Metadata-Version: 2.1
Name: sparqlin
Version: 0.1.10
Summary: Spark SQL framework for Databricks jobs
Home-page: https://gitlab.com/rokorolev/sparqlin
Author: Roman Korolev
Author-email: spark_development@yahoo.com
License: MIT
Classifier: Programming Language :: Python :: 3
Classifier: License :: OSI Approved :: MIT License
Classifier: Operating System :: OS Independent
Classifier: Topic :: Software Development :: Libraries :: Python Modules
Requires-Python: >=3.11
Description-Content-Type: text/markdown
License-File: LICENSE
Requires-Dist: pytest
Requires-Dist: pyspark>=3.5.0
Requires-Dist: pyyaml
Requires-Dist: psutil
Requires-Dist: gitpython

# sparqlin

`sparqlin` is a **Spark SQL framework** designed to simplify job creation and management in **Databricks** environments. 
It integrates with Spark SQL and PySpark for a streamlined development experience.

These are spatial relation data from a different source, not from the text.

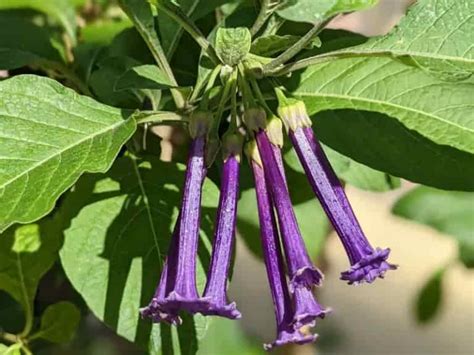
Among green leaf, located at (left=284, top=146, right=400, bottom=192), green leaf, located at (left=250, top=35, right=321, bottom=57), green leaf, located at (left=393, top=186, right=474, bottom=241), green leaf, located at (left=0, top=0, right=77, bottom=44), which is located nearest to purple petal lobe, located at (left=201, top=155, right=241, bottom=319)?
green leaf, located at (left=250, top=35, right=321, bottom=57)

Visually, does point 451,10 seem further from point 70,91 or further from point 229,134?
point 70,91

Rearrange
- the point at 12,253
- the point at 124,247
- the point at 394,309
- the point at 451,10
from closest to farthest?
the point at 451,10, the point at 124,247, the point at 12,253, the point at 394,309

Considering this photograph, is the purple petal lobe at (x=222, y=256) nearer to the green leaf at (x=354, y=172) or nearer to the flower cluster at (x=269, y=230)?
the flower cluster at (x=269, y=230)

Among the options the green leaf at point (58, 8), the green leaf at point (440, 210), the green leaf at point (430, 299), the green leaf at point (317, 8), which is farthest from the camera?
the green leaf at point (430, 299)

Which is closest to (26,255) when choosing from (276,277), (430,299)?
(276,277)

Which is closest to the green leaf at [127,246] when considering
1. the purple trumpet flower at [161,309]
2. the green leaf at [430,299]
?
the purple trumpet flower at [161,309]

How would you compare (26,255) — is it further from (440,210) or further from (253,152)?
(440,210)

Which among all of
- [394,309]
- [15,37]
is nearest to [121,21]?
[15,37]
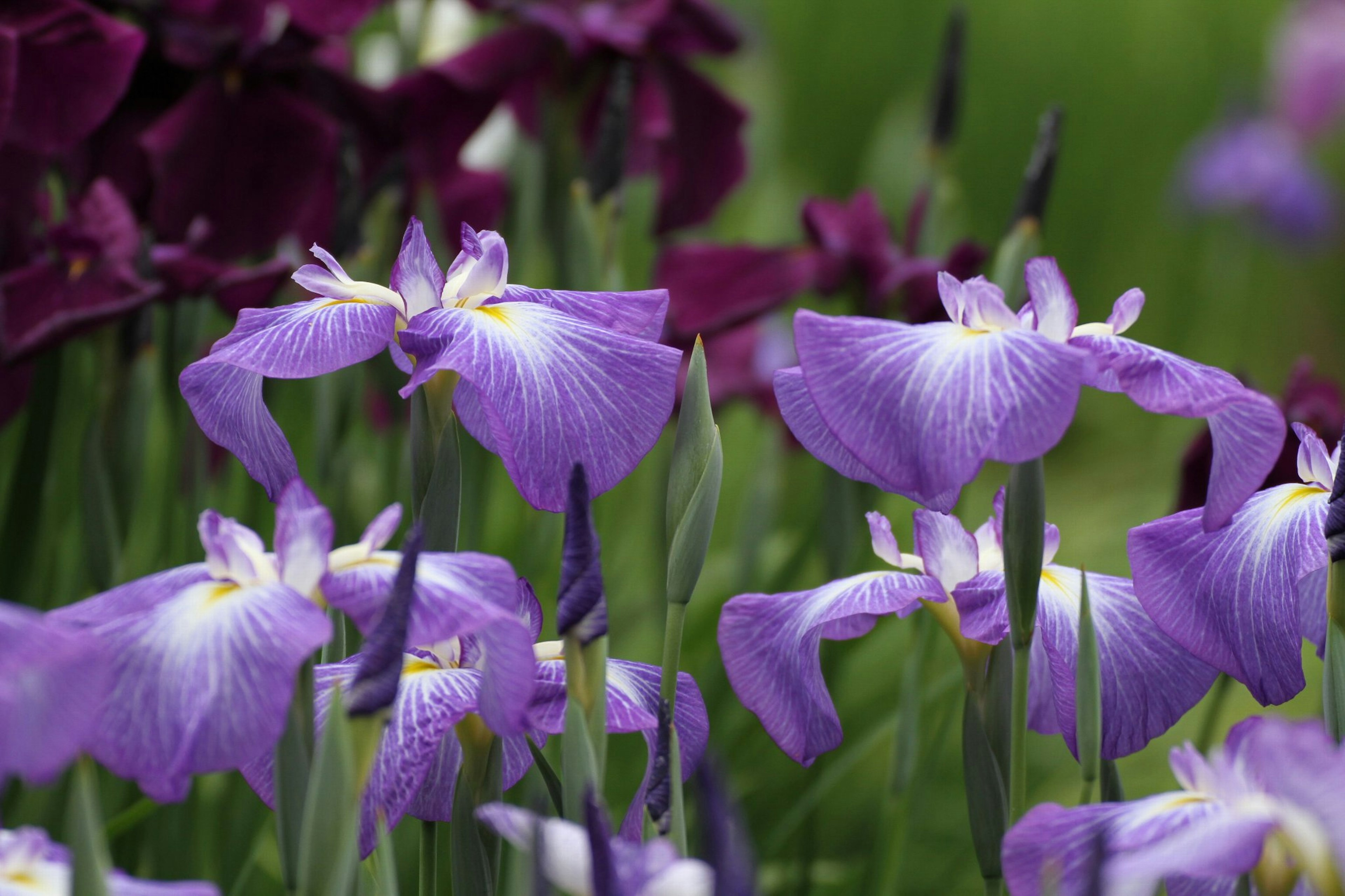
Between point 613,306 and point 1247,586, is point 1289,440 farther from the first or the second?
point 613,306

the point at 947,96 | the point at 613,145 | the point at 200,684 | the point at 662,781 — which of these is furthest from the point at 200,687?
the point at 947,96

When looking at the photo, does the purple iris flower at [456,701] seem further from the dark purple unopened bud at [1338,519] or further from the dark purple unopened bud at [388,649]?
the dark purple unopened bud at [1338,519]

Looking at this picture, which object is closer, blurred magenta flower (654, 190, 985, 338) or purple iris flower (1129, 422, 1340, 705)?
purple iris flower (1129, 422, 1340, 705)

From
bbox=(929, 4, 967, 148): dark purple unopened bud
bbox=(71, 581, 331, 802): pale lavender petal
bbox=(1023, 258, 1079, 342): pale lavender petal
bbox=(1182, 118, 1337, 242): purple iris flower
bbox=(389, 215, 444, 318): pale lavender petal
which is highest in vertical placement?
bbox=(1182, 118, 1337, 242): purple iris flower

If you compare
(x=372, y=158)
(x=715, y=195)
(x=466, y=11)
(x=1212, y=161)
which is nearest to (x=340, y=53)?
(x=372, y=158)

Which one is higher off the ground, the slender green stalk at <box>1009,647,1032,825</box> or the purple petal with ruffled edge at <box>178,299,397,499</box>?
the purple petal with ruffled edge at <box>178,299,397,499</box>

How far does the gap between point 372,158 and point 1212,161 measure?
2104mm

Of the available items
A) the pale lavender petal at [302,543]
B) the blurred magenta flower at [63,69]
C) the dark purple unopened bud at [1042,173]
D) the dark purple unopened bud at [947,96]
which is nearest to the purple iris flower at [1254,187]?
the dark purple unopened bud at [947,96]

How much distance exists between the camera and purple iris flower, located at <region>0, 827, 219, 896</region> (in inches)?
9.8

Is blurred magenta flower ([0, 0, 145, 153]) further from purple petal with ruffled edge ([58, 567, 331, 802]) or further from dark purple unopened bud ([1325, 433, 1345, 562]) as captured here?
dark purple unopened bud ([1325, 433, 1345, 562])

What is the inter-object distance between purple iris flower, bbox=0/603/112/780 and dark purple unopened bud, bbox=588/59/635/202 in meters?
0.44

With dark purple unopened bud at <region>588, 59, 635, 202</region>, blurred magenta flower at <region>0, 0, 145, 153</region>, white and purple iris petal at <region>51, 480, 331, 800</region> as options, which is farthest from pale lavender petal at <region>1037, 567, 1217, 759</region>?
blurred magenta flower at <region>0, 0, 145, 153</region>

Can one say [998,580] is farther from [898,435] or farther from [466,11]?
[466,11]

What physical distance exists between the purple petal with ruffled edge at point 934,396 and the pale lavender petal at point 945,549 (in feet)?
0.14
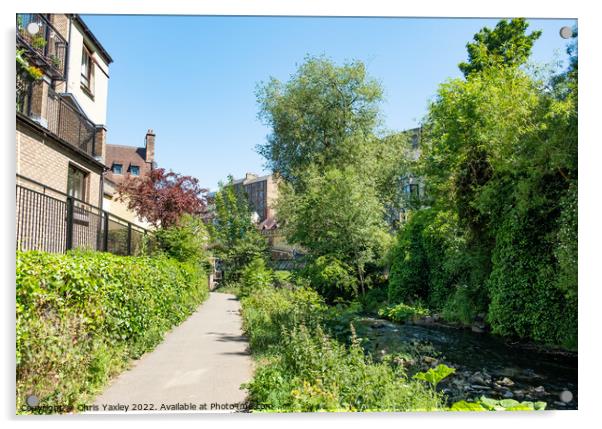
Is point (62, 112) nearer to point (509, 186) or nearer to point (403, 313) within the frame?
point (509, 186)

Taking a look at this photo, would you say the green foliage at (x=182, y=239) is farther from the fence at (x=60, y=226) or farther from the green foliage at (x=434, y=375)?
the green foliage at (x=434, y=375)

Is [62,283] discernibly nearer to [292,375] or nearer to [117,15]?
[292,375]

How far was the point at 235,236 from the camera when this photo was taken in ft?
37.5

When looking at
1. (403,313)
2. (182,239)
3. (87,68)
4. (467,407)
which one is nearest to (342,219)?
(403,313)

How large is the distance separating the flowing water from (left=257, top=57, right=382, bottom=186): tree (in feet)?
11.9

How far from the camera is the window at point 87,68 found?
5898 mm

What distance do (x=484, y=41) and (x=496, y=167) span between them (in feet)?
6.73

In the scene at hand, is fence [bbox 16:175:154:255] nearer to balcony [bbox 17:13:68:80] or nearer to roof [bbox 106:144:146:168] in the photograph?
roof [bbox 106:144:146:168]

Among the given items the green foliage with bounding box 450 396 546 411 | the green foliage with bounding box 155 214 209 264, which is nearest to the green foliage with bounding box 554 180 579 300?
the green foliage with bounding box 450 396 546 411

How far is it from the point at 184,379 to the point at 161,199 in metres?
6.33

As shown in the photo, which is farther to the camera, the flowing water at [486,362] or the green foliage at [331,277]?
the green foliage at [331,277]

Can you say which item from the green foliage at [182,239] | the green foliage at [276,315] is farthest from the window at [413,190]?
the green foliage at [182,239]

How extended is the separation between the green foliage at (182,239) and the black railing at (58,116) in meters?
2.55

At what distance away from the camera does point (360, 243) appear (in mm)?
15109
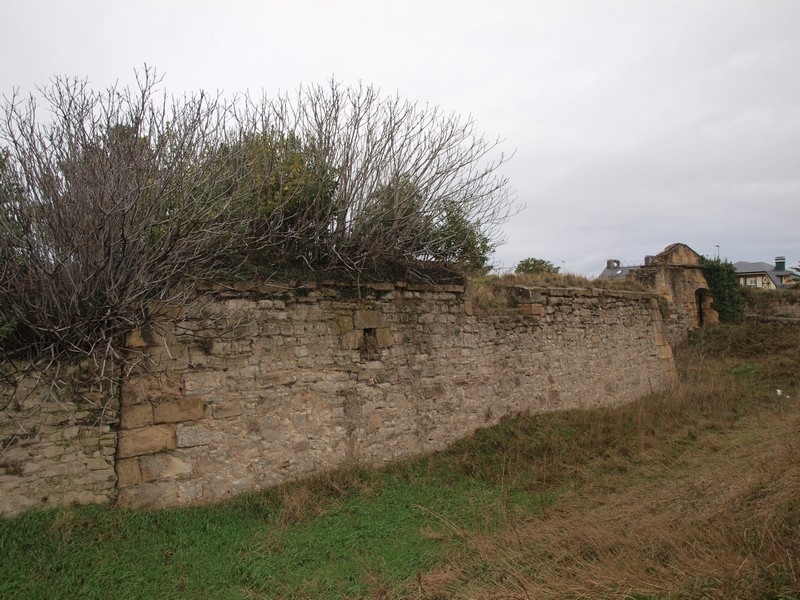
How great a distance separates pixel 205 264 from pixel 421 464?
3914 mm

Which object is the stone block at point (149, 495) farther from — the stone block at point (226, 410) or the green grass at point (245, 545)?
the stone block at point (226, 410)

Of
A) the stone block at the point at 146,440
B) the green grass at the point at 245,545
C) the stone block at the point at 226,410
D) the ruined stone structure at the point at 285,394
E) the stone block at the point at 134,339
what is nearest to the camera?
the green grass at the point at 245,545

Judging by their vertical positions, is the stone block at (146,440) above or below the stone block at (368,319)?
below

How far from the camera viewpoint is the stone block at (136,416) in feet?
17.9

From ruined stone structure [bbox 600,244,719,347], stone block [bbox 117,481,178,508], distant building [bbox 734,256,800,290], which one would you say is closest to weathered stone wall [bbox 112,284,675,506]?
stone block [bbox 117,481,178,508]

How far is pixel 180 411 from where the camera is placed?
5789 millimetres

The framework was specifically created to empower **data analysts** who may not have deep development skills. 
It provides a streamlined approach to adopting standard software development life cycles, 
enabling analysts to focus on working with data without the need to master complex programming paradigms. 
By leveraging familiar tools like SQL scripts and YAML files, the framework simplifies tasks such as data configuration, transformation, and testing.

This enables teams to:
- Bridge the gap between data analysis and software engineering.
- Enhance collaboration and maintain clear development processes.
- Encourage reusable and maintainable data workflows, all while adhering to best practices.

## Features
- Simplifies the creation of Spark SQL jobs for Databricks.
- Flexible integration with PySpark and Spark SQL.
- YAML-based configuration for job definitions.
- Built-in support for testing through `pytest`.
- Integrated with tools like `GitPython` and system monitoring via `psutil`.

## Installation
You can install `sparqlin` directly from PyPI using `pip`.
`pip install sparqlin`

### Requirements
`sparqlin` requires Python 3.11 or higher. Ensure you have the following dependencies installed:
- `pyspark>=3.5.0`
- `pytest`
- `pyyaml`
- `psutil`
- `gitpython`

## Getting Started
### Example Usage of Common framework
To use `sparqlin` for creating and running Spark SQL jobs in Databricks, follow these steps:
1. **Initialize a Project**: Start by creating a structure for your project. For instance, define YAML configuration files 
   for your Databricks jobs.
2. **Write Your Job Logic**: Use PySpark's API or SQL queries to define the transformations and actions for your job.
3. **Load and Run Jobs**: Use the provided framework functionality to parse configurations and execute jobs efficiently in Databricks.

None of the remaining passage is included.